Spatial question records
== == ==

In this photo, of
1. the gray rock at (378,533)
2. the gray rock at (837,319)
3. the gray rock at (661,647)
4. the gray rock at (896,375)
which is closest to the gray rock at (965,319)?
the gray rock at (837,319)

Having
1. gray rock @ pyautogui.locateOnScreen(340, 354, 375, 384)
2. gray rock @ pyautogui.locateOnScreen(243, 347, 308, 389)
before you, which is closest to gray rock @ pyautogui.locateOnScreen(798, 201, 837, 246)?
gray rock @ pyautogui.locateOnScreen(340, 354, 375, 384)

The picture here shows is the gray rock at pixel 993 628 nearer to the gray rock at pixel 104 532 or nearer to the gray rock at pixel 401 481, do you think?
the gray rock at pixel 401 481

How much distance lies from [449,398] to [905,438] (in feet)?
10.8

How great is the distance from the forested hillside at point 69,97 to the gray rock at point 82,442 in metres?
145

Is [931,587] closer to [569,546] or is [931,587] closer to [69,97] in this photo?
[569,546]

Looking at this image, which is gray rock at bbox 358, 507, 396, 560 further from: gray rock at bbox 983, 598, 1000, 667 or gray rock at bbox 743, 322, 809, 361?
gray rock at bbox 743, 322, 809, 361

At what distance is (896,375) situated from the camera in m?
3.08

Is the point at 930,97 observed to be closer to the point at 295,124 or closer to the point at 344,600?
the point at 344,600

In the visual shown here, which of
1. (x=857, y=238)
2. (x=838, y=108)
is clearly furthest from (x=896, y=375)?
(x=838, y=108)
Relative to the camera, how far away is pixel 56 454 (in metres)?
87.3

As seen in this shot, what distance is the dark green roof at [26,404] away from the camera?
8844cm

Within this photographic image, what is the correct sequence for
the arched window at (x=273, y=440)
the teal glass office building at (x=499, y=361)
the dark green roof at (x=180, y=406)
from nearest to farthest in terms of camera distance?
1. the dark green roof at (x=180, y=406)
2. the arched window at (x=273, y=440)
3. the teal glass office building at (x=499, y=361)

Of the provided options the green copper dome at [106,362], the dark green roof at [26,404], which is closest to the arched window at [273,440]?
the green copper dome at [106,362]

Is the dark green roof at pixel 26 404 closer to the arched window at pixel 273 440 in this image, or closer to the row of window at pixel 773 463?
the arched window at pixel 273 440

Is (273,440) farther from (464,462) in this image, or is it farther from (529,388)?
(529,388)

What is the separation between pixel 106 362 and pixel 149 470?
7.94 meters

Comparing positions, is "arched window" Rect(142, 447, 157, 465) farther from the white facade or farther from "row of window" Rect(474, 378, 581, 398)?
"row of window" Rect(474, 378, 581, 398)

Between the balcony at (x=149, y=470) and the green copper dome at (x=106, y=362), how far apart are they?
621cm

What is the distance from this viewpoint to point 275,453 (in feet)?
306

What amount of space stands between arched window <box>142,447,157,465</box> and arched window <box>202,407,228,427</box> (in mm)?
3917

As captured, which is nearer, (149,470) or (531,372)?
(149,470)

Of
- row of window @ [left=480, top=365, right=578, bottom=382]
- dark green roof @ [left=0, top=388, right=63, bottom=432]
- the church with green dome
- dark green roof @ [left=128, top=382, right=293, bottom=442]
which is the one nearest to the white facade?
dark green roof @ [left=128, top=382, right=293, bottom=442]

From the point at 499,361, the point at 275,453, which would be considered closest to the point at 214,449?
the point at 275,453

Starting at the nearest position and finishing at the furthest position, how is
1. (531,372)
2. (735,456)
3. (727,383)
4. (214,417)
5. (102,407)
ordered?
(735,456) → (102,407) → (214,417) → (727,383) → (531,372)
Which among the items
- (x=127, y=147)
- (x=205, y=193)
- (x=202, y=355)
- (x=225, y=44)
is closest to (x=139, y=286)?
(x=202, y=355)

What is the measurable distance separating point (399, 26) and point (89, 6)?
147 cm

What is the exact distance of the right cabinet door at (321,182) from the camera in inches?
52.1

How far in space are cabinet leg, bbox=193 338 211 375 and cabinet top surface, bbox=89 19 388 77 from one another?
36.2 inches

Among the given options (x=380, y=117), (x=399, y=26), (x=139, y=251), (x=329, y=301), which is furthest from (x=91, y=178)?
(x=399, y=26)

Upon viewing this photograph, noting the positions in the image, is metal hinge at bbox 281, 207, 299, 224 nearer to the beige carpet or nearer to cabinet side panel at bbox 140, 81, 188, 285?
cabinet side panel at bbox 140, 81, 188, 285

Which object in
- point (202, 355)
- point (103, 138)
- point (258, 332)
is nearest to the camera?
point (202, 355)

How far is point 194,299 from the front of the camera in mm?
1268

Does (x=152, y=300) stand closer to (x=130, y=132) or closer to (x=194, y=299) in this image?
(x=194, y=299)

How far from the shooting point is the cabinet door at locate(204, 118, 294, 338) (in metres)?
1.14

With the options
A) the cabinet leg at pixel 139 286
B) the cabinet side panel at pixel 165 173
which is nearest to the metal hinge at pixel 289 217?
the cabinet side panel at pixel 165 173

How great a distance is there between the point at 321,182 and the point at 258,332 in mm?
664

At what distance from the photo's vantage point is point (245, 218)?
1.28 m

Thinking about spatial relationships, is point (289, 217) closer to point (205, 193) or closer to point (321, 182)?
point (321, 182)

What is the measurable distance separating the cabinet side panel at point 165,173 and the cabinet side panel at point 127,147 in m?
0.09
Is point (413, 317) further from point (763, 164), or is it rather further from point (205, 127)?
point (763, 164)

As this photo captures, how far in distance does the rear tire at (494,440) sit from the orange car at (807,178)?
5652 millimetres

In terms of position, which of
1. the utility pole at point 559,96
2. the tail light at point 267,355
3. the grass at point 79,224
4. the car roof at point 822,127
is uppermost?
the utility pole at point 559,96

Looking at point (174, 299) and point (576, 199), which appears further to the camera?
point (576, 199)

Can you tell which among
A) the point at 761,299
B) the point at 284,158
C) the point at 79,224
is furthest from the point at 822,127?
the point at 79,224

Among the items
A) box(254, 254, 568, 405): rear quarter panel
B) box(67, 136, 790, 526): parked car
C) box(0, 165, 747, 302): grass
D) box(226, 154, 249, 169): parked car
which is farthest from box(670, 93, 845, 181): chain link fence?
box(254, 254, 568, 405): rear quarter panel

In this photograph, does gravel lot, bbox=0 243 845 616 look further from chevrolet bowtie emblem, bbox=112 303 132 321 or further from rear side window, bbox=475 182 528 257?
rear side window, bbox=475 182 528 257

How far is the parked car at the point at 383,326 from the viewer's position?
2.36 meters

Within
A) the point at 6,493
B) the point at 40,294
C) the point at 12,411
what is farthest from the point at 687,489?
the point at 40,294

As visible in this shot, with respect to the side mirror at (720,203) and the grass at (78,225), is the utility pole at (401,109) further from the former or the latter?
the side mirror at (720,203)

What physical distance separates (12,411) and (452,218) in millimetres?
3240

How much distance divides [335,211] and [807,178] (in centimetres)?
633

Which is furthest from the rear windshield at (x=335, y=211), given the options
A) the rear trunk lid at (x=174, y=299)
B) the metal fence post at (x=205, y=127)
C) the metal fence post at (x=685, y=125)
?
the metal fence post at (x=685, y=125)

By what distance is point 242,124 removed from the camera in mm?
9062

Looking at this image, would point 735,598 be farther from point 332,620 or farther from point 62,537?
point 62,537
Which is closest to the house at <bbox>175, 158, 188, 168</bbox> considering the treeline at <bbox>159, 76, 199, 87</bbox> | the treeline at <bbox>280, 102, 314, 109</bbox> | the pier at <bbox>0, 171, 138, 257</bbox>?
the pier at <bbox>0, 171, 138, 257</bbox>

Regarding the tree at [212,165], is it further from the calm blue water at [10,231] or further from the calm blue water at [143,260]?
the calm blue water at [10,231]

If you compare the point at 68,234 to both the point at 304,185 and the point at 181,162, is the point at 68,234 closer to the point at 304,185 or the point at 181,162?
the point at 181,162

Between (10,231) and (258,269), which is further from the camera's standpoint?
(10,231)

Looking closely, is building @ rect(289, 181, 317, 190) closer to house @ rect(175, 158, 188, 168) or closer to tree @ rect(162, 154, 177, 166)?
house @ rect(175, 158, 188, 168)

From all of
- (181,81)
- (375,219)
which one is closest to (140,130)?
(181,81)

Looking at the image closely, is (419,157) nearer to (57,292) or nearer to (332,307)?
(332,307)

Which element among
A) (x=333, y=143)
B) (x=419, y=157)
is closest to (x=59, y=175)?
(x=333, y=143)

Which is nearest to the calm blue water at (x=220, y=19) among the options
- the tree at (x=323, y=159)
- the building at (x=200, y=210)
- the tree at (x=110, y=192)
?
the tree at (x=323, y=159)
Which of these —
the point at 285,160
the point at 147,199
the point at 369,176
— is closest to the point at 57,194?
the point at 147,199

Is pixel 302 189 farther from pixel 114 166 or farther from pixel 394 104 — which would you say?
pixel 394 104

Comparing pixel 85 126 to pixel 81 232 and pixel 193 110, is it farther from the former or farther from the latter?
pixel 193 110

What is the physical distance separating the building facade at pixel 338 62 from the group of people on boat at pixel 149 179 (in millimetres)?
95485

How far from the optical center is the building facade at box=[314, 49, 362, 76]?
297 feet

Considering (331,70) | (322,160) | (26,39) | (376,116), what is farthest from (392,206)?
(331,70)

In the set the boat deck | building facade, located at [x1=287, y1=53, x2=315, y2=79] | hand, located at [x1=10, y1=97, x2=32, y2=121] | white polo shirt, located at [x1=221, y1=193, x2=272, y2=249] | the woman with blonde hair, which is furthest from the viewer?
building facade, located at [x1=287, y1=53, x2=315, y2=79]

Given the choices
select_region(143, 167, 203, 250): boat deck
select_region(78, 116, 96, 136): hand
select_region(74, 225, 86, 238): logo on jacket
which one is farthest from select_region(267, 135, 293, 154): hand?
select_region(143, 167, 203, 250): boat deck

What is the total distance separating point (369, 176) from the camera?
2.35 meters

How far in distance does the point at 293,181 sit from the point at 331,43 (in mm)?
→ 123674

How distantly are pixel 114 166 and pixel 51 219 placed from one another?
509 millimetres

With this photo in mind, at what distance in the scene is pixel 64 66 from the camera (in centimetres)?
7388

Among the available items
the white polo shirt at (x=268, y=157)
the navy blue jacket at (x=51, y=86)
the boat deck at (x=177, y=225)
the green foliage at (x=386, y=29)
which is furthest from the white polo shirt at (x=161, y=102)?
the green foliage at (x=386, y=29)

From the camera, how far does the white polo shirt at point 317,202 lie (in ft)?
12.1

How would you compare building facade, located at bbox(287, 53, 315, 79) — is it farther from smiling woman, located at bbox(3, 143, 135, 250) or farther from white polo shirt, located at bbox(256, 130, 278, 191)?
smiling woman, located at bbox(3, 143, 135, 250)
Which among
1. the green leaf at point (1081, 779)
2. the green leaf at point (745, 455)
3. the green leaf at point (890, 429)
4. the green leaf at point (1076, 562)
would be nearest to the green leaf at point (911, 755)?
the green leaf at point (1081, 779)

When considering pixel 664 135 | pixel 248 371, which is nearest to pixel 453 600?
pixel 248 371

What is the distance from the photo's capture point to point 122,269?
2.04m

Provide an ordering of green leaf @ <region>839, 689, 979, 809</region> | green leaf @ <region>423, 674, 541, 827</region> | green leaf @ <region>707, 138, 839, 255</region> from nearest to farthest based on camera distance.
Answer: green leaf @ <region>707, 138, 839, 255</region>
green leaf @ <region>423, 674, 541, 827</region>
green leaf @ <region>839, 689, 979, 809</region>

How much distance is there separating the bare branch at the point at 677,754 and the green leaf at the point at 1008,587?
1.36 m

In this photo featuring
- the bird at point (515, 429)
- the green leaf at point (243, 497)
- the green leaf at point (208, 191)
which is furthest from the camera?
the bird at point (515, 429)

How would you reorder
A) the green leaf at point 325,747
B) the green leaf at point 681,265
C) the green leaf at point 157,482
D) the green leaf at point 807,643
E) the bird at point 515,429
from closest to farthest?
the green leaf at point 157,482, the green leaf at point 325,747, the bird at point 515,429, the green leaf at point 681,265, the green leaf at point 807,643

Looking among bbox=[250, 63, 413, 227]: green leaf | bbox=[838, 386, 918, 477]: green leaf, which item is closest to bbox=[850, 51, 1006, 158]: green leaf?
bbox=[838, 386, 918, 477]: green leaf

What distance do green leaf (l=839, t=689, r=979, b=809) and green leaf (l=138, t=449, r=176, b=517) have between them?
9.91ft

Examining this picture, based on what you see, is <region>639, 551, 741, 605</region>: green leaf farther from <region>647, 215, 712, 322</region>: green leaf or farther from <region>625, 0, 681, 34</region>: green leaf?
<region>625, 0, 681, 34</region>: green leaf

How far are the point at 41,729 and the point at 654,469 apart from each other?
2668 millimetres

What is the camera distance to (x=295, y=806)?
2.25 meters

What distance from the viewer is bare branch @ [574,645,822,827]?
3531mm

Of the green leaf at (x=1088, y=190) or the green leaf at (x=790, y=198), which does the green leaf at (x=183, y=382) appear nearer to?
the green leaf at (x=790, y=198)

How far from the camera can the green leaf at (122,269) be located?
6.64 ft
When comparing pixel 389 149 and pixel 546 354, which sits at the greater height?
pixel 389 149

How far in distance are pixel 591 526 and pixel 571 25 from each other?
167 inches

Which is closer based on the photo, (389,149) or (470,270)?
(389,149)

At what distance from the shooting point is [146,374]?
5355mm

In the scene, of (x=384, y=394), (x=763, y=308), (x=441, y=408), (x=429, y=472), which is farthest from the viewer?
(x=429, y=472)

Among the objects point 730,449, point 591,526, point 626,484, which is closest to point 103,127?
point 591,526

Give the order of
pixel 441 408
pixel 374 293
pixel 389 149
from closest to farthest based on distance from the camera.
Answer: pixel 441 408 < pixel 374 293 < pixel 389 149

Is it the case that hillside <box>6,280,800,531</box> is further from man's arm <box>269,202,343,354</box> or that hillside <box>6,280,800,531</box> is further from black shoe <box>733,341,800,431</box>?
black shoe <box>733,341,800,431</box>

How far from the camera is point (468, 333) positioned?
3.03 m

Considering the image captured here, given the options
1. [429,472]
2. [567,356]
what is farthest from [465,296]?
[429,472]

== == ==

GIVEN PROBLEM: Copy exactly the lines of the listing above, beginning at the line with "Give the order of" and ending at its final line; write out nothing else.

CORRECT RESULT:
Give the order of
pixel 441 408
pixel 374 293
pixel 389 149
from closest to farthest based on distance from the camera.
Answer: pixel 441 408 < pixel 374 293 < pixel 389 149

Is it the case that hillside <box>6,280,800,531</box> is further from man's arm <box>269,202,343,354</box> or that hillside <box>6,280,800,531</box> is further from black shoe <box>733,341,800,431</box>?
black shoe <box>733,341,800,431</box>

How far from the camera is point (468, 333) positioned?
3.03 m

Considering the image captured here, given the options
1. [429,472]
2. [567,356]
what is farthest from [465,296]?
[429,472]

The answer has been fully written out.